Objectif de l'exercice: Dans le récit sur le Canal du Midi, dans quel sens les voyageurs comptent-ils parcourir le Midi à vélo ?

Sélection:
▶
Le Canal du Midi
(Article ornithorynque : nos plumes mélangées, à deux mains mais une seule voix, celle de Fred, et les dérives de nos cerveaux.)
Ce que rêvaient nos esprits
Qu’imagine-t-on d’une terre, d’une ligne d’eau, d’un grand village, avant de le parcourir ? Comment se construisent nos vignettes mentales, et qu’est-ce qui les fondent ? On imagine, avant l’atterrissage, les lignes qui peupleront le prochain paysage. Il est doux ce sentiment de « juste avant » : juste avant les forêts, les Alpes, les canaux.
J’ai de la chance, ma découverte de la France s’est faite au travers des livres. Tout jeune, j’ai dévoré la série des Six compagnons écrite par Paul-Jacques Bonzon : leurs aventures se jouent surtout à Lyon, mais débordent partout en France. Un peu plus grand, je me suis plongé dans les romans et des pièces de théâtre de Marcel Pagnol (la trilogie des Souvenirs d’enfance, Jean de Florette et Manon des sources ainsi que les Marius, Fanny et César) qui peignent des tableaux émouvants du Midi de la France. Je me promène en rêve dans les villages alanguis, sous d’imposants platanes, à travers les récoltes changeantes des champs. Ce « Midi » aux frontières floues, qui a servi de décor à mon imaginaire d’enfant et d’adolescent, nous allons le parcourir sans presse et à vélo, d’Ouest en Est, le long de son fameux canal.
Nous entamons la route, j’évoque ces représentations anciennes et vives. Audrey aussi raconte, les images du Midi lui viennent de tableaux, tâches claires fondues aux souvenirs de lointaines vacances. Odeurs de lavande, courbes à l’horizon, peau brulée. Midi, c’est l’heure où la lumière est blanche et drue, arrosant les paysages de ses rayons chauds.
Son canal : elle le voyait du ciel, une simple ligne bleue, à son pourtour deux sillon pâles, mythiques chemins de halage où des caravanes de chevaux au pas, pompeux mais dociles, auraient fièrement traîné de rasantes péniches. La route aurait été douce, sans dénivelés ni secousses, certes un peu monotone mais ô combien propice aux plus vagabondes rêveries.
Avant le départ sur le trajet nous n’avions rien lu, rien cherché, rien appris : pétri de nos fantasmes, nous pensions tous les deux rouler sur une piste bien facile, toute droite et habillée peut-être d’asphalte ou de fine gravelle. On espérait même que ce ne soit trop fréquenté.
◀
Bloc de données:
▶
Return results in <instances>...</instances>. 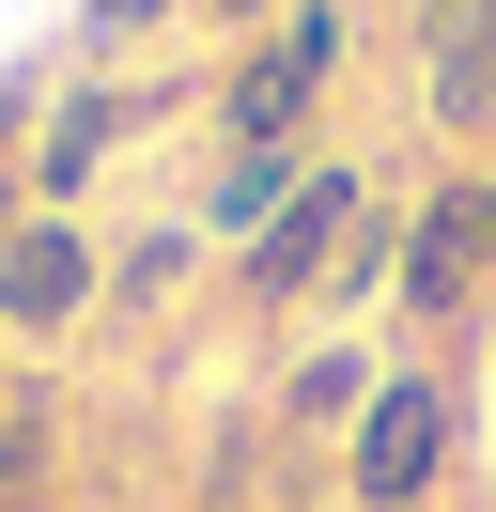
◀
Le résultat: D'Ouest en Est, le long du canal.